Mr Walsh said the bank had restructured 16,000 mortgages, and over 86 per cent of those customers were meeting their contracted payments.
AIB public interest director Michael Somers said bank officials needed to be careful “that they’re not being hoodwinked” when it came to writing down debt. He said 2,000 staff at the bank were now employed in supporting customers experiencing difficulties with their loans.
“We will not be throwing people out on the streets, some deal will have to be cut and if that involves the writing down of debt then so be it.”
Minister for Justice Alan Shatter last night welcomed a clarification by Permanent TSB accepting the principle that some customer debt would have to be written off.

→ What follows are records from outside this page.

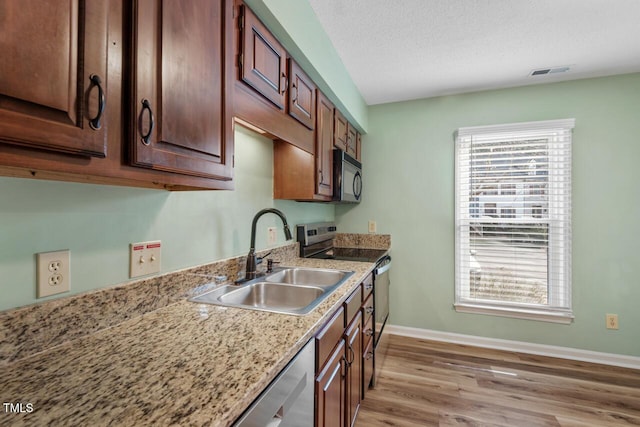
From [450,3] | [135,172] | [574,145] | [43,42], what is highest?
[450,3]

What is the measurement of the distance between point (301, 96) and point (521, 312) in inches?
104

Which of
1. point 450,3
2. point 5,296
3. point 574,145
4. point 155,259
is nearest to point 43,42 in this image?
point 5,296

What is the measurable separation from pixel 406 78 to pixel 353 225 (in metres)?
1.50

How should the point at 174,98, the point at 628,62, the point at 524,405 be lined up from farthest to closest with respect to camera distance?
1. the point at 628,62
2. the point at 524,405
3. the point at 174,98

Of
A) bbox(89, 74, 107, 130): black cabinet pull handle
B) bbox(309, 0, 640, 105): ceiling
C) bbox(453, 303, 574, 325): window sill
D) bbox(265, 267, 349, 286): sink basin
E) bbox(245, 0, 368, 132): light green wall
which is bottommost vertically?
bbox(453, 303, 574, 325): window sill

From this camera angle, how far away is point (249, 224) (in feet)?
5.66

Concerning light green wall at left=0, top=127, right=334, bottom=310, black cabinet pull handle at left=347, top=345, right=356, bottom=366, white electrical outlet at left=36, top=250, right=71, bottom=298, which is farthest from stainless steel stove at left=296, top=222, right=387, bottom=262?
white electrical outlet at left=36, top=250, right=71, bottom=298

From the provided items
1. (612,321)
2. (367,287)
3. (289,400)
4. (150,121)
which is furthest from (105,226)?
(612,321)

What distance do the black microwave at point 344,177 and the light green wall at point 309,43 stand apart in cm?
41

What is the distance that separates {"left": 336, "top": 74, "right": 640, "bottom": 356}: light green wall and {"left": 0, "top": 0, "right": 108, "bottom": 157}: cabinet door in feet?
8.86

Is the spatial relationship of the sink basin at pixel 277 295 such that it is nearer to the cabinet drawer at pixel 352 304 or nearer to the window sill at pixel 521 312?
the cabinet drawer at pixel 352 304

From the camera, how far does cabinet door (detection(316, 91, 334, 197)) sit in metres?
1.90

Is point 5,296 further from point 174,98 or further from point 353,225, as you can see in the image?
point 353,225

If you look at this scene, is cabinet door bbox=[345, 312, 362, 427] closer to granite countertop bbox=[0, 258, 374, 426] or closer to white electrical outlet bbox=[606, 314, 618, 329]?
granite countertop bbox=[0, 258, 374, 426]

In a statement released yesterday the bank denied it had ruled out debt forgiveness and insisted it was committed to applying the terms of the Personal Insolvency Act.

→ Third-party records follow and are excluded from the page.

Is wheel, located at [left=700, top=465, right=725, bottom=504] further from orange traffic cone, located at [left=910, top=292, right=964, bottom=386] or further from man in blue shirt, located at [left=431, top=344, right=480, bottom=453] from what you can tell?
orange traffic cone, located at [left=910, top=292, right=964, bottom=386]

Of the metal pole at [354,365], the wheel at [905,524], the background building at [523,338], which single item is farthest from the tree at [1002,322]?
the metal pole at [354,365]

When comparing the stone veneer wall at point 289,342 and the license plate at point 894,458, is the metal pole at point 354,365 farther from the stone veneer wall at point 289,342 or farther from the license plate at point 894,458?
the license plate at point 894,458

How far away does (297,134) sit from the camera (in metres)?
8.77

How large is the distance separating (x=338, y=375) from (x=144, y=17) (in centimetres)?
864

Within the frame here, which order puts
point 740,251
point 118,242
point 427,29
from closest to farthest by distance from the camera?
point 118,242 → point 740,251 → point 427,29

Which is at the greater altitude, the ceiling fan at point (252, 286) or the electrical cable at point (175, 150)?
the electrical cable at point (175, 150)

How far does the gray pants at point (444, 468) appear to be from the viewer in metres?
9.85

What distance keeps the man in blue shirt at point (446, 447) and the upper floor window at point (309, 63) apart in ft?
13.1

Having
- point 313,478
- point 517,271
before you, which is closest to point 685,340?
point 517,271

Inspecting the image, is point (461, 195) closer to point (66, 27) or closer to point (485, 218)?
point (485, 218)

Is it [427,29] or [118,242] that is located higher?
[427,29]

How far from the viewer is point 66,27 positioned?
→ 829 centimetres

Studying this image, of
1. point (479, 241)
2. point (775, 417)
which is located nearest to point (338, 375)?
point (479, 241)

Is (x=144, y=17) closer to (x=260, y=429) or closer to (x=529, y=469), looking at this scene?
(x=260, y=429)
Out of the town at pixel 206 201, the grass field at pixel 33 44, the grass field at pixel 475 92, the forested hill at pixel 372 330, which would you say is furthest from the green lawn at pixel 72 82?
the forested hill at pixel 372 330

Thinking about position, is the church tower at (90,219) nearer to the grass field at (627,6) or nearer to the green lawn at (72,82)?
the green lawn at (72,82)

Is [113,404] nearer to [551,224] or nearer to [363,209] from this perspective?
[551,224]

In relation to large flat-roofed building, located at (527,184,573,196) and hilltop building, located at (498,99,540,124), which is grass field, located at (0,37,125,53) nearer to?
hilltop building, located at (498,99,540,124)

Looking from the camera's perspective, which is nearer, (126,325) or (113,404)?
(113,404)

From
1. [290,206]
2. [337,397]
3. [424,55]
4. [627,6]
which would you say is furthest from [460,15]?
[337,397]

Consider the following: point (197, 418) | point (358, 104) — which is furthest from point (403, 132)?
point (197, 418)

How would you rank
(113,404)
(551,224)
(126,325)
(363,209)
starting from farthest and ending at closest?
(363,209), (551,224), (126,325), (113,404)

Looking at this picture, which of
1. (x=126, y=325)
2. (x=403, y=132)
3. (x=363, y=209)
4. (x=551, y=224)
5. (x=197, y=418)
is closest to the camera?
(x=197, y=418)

The statement came 24 hours after one of its public interest directors, Ray MacSharry, ruled out any blanket debt forgiveness for its customers when he appeared before the same Oireachtas committee.
The former EU commissioner and finance minister made the comments on the same day as the Personal Insolvency Bill – which is designed to facilitate debt write-down – completed its passage through the Oireachtas.
‘Seriously out of touch’
His position prompted a strong reaction from Mr Shatter, who said Mr MacSharry should seriously consider the comments, which he said were “seriously out of touch”.

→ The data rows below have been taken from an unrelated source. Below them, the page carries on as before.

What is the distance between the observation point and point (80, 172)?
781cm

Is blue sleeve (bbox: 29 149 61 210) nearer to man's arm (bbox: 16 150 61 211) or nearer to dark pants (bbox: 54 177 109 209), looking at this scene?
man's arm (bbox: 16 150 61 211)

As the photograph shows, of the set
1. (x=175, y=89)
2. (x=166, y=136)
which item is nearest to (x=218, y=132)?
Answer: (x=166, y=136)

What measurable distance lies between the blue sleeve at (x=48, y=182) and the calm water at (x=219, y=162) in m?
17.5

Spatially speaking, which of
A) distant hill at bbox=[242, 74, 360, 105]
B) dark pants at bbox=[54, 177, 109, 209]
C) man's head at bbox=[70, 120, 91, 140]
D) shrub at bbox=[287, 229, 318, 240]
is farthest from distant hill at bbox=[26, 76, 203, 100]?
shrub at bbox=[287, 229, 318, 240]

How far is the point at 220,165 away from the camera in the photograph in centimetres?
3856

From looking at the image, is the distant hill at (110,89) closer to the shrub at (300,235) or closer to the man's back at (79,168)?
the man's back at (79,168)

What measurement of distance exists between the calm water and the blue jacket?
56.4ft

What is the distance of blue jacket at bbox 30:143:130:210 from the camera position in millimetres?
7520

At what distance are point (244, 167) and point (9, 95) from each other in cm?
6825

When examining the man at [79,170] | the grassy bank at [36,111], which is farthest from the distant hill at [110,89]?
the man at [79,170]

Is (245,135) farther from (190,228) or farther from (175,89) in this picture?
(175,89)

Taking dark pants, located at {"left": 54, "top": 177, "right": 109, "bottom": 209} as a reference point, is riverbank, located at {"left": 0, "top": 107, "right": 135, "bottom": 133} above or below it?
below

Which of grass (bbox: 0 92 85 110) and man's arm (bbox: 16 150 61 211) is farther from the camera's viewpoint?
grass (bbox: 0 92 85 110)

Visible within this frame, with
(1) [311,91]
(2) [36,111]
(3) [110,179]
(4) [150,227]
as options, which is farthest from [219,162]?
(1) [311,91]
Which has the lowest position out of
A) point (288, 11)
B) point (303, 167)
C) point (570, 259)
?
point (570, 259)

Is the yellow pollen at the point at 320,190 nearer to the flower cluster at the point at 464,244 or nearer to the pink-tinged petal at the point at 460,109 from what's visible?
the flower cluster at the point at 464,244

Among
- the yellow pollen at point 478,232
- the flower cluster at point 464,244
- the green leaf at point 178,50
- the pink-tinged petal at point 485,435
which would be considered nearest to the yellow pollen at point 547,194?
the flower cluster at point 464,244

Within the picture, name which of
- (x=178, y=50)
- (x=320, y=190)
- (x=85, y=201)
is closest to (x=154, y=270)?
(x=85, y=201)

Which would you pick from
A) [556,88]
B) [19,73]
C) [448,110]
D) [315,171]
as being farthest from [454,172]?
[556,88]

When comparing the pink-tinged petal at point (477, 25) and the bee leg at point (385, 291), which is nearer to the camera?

Mr Shatter, welcoming Permanent TSB’s commitment to work the personal insolvency legislation, said: “The bank is, of course, correct in saying that the financial circumstances of each person who seeks to enter into a Personal Insolvency Arrangement will have to be individually considered.”
He said it was crucial that every financial institution constructively engaged in the debt resolution processes that will be available under the Act.
A spokesman for Permanent TSB said it would not “throw away scarce capital to customers in arrears regardless of their actual circumstances” but would focus on working with them “to find sustainable solutions”.
Bank of Ireland and AIB public interest directors admitted they have had no formal contacts with either the Minister for Finance, the Department of Finance or the Central Bank since taking up their posts in 2009 and 2010.
Michael Somers, who joined AIB’s board in 2010, said he was “taken aback” at the risk assessment culture inside the bank. He said only loans above €750 million went to the board for approval at the height of the boom, so lax were the risk protocols.